On 19 July 2023, more than two months after his party won the largest number of seats in the general election, Move Forward Party’s prime ministerial candidate Pita Limjaroenrat lost his second and likely last shot at becoming prime minister.

In a double-barrelled onslaught, the Constitutional Court suspended him from duties as a member of parliament just as parliament began debating whether to allow his renomination for prime minister. Unsurprisingly, the parliamentary vote — which included the junta-appointed senate — went against Pita. While it could be argued that these events were foreseeable and that Pita’s fate was sealed long before last Wednesday, they did shift Thailand’s political landscape to further empower conservative actors.

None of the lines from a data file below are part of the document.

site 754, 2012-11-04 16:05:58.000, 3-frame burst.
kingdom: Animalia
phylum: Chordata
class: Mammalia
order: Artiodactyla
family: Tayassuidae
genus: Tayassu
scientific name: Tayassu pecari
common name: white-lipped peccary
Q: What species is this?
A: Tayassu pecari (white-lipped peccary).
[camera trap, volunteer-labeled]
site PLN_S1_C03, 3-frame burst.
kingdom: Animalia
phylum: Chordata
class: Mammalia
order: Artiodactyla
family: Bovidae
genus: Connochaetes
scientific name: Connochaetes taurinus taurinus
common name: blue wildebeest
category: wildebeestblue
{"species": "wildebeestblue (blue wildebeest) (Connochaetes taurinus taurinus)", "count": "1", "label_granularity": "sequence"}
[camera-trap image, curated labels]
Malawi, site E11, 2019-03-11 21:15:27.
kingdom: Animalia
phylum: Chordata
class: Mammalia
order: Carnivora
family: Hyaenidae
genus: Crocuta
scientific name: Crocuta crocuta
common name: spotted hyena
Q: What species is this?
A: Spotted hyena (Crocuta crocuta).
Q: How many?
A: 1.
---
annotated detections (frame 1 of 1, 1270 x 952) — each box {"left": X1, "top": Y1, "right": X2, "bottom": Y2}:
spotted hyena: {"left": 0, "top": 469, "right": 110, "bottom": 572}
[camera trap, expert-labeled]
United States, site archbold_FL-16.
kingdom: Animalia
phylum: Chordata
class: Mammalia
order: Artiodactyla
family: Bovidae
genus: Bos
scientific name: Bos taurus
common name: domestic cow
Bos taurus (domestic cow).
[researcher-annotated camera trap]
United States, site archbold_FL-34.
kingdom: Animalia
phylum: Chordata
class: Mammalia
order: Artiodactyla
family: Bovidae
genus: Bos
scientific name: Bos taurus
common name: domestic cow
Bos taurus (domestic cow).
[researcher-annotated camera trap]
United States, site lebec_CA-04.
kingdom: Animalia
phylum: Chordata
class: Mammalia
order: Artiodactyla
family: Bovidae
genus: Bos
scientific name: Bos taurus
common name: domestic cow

The 2017 constitution, designed by the military junta that directly ruled the country from the 2014 coup until the 2019 election, was written specifically to prevent elected politicians from obtaining power without at least the tacit approval of the conservative coup group and their supporters. The junta-appointed senate’s role in voting for the prime minister raises the majority threshold from 251 seats in the 500-seat elected House of Representatives to 376 seats in the combined 750-seat parliament. This effectively gives the senate veto power over any prime ministerial candidate.

But parliament did not vote on Pita’s candidacy on 19 July. Instead, the opposition raised a parliamentary rule that prohibits the resubmission of a rejected motion within the same parliamentary session. They argued that since parliament had already rejected Pita on 13 July, he could not be renominated. After eight hours of tense debate, including Pita’s dramatic exit from parliament after the Constitutional Court ruling, the vote fell largely along coalition lines with 395 parliamentarians opposing his renomination and 312 supporting it. Most opposing votes came from the senate.

This sets a troubling, potentially unconstitutional, precedent. The next prime ministerial vote has been postponed (again) as parliament waits for the Constitutional Court to weigh in. If the decision stands, it means that any prime ministerial candidate has only one shot at establishing a government. The implications of this are multi-fold.

One implication is that the decision increases the stakes of submitting a prime ministerial candidate’s name for a vote, with no second chance to carry out negotiations or horse-trading after gauging support for the candidate. As constitutional rules limit potential prime ministerial candidates to those who have been pre-nominated by parties that won at least 25 seats in parliament, there are now only three potential names eligible in the coalition formerly led by Move Forward, all of whom are from the Pheu Thai party.